◆ **DOCUMENT SECTION**
The holy grail of medical education is to discover the formula that will predict, with reasonable accuracy, which students will become caring and compassionate doctors. In pursuit of this ideal, medical courses have embraced the humanities in an attempt to produce empathic and reflective doctors. At the other end of the spectrum, medical education has concurrently promoted evidence-based medicine — or EBM.
But, interestingly, we now find there may well be another kind of “EBM” to confound us.
* Kahn MW. Etiquette-based medicine. N Engl J Med 2008; 358: 1988-1989.
Michael Kahn, a Boston psychiatrist writing in the New England Journal of Medicine, has proposed that “etiquette-based medicine” may be important.* It was his experience as a patient of a European-born surgeon, whose manners were imbued with the distinctive formality of the Old World, that impressed him. This encounter confirmed Kahn’s suspicion that “patients may care less about whether their doctors are reflective and empathic than whether they are respectful and attentive”.
Kahn’s recipe for etiquette-based medicine, especially in hospital practice, is:
1. Ask permission to enter the room; wait for an answer.

◆ **EXCERPTED RECORDS**
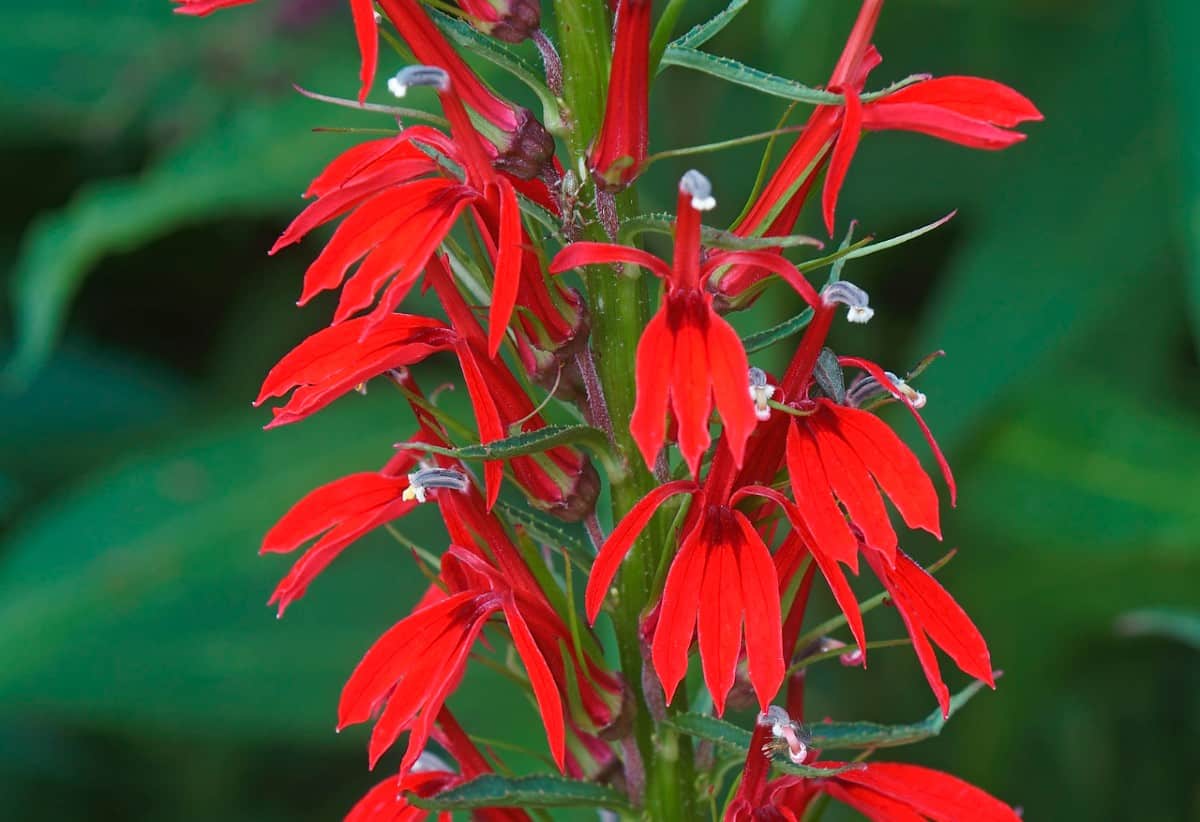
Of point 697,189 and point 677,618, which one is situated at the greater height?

--

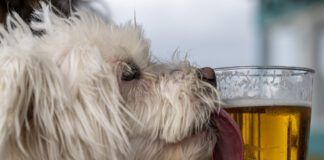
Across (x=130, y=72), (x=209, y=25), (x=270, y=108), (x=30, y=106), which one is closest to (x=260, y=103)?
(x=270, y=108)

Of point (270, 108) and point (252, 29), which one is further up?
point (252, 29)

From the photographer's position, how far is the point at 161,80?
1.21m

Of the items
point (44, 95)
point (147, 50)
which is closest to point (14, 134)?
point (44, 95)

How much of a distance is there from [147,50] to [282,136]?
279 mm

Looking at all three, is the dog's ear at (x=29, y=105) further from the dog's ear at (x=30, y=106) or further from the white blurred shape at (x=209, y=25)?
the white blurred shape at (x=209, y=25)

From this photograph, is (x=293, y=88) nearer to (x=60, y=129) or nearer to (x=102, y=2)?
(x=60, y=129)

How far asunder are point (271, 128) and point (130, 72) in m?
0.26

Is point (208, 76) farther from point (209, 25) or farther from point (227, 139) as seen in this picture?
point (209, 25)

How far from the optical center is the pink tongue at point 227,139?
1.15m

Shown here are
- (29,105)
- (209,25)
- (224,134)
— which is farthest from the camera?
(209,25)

◆ **PROBLEM SET**
A) Answer these questions using the piece on etiquette-based medicine:
(i) What has medical education promoted at the other end of the spectrum from the humanities?
(ii) Where was the surgeon who treated Kahn born?
(iii) In which journal did Kahn propose "etiquette-based medicine"?
B) Extend the piece on etiquette-based medicine, picking up after its last line.
The items are separate material and have nothing to do with the text on etiquette-based medicine.

◆ **EXERCISE RESULTS**
A)
(i) Evidence-based medicine (EBM)
(ii) In Europe
(iii) The New England Journal of Medicine

B)
2. Introduce yourself, showing ID badge.
3. Shake hands (wear glove if needed).
4. Sit down. Smile if appropriate.
5. Briefly explain your role on the team.
6. Ask the patient how he or she is feeling about being in the hospital.
Kahn concludes: “We should continue our efforts to develop compassionate physicians, but let’s not overlook . . . emphasizing good behaviour . . . It would put professionalism . . . at the center of the clinical encounter”.
However, there could be an unexpected twist to etiquette-based medicine. As Evelyn Waugh once cynically noted in British newspaper The Observer, good manners may well have an inbuilt bias: “Manners are especially the need of the plain. The pretty can get away with anything.”